What I suspect was one of the more interesting beer events in quite a while (stretching the definition of “event” a tad) itook place in Wilmington Friday when Iron Hill was kind enough to invite “a few of our friends” to join them while they selected which of their specialty beers will be sent to GABF.
The gathering took place at IH’s headquarters (a lot of people still don’t know that the company is based in Delaware) and chose a quarter of the beers that the company will send to Denver, in a blind tasting. This annual tradition involves any or all of the brewers submitting his version of a chosen style or styles from the list that the company submitted to the Brewers Association last month and has always been a closed door affair until now. “We have always felt some of the stiffest competition has sometimes been in that room, rather than in Denver,” Mark Edelson wrote in his invitation.
This year, the seven locations competed in 11 categories with between two and ten beers in each. I was unable to make it but I know that His Lew-ness was supposed to go and I presume/hope he will write about it. As a masochist, I like to periodically punish myself with stories of the good stuff I missed. This is far and away a better than than punishing myself with things I did, I must confess.

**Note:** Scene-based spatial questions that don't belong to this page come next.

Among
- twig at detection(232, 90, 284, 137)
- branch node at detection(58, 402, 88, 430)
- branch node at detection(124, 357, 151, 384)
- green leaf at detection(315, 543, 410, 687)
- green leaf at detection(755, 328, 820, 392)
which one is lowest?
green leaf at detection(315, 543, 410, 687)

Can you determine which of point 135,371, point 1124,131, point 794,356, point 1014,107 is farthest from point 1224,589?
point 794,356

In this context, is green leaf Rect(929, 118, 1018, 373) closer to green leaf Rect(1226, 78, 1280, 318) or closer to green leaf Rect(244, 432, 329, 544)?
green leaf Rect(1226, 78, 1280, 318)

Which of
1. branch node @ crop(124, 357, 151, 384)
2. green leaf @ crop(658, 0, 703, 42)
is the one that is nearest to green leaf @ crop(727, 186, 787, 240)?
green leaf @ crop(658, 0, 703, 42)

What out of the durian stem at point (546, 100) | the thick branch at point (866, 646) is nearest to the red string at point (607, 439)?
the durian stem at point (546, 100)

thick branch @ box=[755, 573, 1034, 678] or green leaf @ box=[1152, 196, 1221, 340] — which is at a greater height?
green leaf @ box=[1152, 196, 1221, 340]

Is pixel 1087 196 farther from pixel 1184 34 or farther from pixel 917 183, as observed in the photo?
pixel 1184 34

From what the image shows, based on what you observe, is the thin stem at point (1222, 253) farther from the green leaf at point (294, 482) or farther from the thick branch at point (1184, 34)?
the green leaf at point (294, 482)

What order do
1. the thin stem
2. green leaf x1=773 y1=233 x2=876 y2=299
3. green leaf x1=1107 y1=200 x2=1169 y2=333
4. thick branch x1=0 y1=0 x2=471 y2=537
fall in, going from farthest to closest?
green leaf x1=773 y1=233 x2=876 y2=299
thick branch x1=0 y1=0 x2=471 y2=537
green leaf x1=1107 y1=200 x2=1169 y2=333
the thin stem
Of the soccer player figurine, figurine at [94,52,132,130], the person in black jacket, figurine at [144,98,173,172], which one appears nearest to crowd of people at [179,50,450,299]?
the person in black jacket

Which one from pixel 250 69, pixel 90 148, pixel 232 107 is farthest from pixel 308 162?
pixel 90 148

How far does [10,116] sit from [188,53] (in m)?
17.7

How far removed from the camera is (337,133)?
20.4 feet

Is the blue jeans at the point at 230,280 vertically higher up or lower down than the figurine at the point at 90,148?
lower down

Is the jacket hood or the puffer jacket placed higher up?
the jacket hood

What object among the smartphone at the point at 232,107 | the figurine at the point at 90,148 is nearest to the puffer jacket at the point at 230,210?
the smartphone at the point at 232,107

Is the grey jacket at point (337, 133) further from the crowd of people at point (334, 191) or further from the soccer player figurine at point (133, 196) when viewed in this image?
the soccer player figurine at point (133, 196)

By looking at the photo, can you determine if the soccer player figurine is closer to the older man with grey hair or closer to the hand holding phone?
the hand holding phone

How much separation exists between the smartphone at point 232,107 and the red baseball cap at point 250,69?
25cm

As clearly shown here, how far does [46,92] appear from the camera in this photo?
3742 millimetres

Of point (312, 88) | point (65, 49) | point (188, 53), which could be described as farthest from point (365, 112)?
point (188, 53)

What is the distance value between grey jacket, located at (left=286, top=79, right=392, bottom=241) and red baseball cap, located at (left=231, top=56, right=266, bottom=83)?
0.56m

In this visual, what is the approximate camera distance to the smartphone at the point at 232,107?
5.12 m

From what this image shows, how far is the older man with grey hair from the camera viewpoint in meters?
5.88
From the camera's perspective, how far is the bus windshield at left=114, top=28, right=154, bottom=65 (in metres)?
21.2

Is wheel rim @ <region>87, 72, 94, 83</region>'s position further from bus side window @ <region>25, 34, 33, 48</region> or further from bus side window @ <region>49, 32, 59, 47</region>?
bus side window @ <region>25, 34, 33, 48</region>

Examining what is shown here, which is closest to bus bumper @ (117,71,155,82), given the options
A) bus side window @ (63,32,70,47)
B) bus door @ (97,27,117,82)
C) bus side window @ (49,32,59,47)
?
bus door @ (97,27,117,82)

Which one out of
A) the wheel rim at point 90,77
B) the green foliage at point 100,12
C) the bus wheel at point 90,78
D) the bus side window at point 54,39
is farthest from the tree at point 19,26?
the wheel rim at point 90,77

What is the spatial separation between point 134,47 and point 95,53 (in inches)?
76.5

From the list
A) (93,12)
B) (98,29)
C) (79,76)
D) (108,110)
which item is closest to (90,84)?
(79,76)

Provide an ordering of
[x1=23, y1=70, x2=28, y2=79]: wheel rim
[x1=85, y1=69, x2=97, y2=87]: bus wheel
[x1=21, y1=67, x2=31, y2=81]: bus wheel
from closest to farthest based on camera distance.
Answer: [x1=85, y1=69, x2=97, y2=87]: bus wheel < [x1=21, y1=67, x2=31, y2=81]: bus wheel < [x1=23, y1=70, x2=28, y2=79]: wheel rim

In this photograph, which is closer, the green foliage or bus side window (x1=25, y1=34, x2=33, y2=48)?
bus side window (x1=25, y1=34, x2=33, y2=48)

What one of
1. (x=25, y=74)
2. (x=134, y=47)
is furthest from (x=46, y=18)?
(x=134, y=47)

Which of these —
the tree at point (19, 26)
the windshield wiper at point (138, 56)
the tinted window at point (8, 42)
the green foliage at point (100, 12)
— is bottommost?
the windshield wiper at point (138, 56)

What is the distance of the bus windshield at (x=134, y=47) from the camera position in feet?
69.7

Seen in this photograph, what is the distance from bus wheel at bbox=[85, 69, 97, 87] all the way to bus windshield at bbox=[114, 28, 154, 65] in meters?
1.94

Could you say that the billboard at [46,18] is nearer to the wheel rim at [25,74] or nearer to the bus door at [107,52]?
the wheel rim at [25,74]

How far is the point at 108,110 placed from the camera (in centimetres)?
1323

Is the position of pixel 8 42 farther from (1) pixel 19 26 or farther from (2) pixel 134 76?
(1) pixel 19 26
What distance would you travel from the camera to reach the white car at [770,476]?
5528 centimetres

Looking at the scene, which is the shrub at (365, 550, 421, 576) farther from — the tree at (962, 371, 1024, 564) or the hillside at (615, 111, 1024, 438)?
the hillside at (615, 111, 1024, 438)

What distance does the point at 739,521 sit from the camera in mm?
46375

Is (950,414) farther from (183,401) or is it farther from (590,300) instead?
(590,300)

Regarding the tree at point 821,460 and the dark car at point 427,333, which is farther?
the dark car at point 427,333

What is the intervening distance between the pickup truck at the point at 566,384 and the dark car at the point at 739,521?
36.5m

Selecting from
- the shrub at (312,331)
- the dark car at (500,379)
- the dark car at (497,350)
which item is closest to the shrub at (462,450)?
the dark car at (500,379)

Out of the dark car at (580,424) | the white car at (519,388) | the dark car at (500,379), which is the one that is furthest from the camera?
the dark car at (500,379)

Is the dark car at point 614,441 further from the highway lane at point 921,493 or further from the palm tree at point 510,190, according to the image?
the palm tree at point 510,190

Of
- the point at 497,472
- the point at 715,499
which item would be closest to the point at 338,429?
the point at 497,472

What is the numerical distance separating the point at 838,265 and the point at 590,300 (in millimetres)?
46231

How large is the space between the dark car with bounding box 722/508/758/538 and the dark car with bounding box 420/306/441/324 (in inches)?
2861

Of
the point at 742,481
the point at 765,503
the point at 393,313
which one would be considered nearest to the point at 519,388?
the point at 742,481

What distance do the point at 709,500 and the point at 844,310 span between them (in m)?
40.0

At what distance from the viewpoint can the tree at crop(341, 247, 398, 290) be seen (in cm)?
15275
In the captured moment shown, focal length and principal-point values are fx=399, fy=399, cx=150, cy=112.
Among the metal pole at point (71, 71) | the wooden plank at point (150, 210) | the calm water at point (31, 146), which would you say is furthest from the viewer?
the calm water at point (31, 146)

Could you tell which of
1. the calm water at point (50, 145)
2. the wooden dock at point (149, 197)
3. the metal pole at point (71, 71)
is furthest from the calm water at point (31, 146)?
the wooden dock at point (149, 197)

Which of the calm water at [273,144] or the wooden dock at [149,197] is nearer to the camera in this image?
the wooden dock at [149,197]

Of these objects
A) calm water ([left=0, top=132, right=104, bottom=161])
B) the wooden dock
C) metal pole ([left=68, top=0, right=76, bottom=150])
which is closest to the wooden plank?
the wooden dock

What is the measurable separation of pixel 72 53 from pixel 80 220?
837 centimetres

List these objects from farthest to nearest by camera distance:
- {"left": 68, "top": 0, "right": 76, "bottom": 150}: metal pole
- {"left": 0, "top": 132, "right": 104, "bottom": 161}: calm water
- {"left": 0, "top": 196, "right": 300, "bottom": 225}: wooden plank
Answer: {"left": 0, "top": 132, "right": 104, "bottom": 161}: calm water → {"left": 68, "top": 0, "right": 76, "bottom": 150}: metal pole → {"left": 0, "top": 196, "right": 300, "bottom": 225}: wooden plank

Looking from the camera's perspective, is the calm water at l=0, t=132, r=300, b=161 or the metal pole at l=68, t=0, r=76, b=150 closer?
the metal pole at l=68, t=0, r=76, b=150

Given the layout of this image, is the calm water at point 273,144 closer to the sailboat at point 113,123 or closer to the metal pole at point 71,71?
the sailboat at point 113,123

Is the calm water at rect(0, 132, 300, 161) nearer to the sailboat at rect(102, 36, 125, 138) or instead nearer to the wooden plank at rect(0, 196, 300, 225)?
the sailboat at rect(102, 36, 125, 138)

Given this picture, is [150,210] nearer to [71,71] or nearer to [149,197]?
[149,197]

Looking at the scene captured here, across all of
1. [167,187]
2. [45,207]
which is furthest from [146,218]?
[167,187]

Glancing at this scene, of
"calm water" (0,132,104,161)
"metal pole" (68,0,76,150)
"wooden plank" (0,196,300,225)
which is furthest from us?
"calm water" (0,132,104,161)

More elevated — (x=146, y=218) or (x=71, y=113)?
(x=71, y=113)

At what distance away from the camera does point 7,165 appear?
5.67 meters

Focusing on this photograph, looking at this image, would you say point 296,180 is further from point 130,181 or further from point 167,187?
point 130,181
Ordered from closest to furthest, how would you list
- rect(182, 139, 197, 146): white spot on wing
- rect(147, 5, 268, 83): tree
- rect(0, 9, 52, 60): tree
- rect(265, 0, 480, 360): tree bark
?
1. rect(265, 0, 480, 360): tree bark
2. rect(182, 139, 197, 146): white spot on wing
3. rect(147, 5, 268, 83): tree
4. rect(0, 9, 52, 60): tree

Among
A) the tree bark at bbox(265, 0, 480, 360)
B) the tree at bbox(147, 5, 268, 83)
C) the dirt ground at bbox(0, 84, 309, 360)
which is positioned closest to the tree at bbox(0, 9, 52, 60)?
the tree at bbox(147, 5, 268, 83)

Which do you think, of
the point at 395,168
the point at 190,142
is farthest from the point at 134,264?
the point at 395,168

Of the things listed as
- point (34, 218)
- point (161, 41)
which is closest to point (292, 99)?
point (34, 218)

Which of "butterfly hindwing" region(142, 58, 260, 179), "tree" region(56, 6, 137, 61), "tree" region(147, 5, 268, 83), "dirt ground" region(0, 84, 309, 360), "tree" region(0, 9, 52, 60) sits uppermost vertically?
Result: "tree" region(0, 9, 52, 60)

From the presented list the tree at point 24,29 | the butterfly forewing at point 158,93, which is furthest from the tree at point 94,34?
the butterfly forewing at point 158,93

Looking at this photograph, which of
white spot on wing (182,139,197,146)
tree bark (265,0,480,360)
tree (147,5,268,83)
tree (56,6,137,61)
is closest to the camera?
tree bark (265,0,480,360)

Speaking of blind tastings, I blurted out during a conversation the other day (and think I actually believe but I’m still a bit conflicted, another form of masochism) the concept that, in any vertical blind tasting, the two highest rated beers will always be the oldest one and the youngest one. This clearly posits that all the beers are within an appropriate range (i.e., neither over the hill nor tasted before their time). My argument was that, if the beer was one suitable for aging, the one aged under appropriate conditions will always be developing toward some maximum level of taste and complexity, and the one which is newest and freshest will be, the newest and freshest, and that latter quality is one of the ideal characteristics in beer (that’s why we love brewpubs, right?).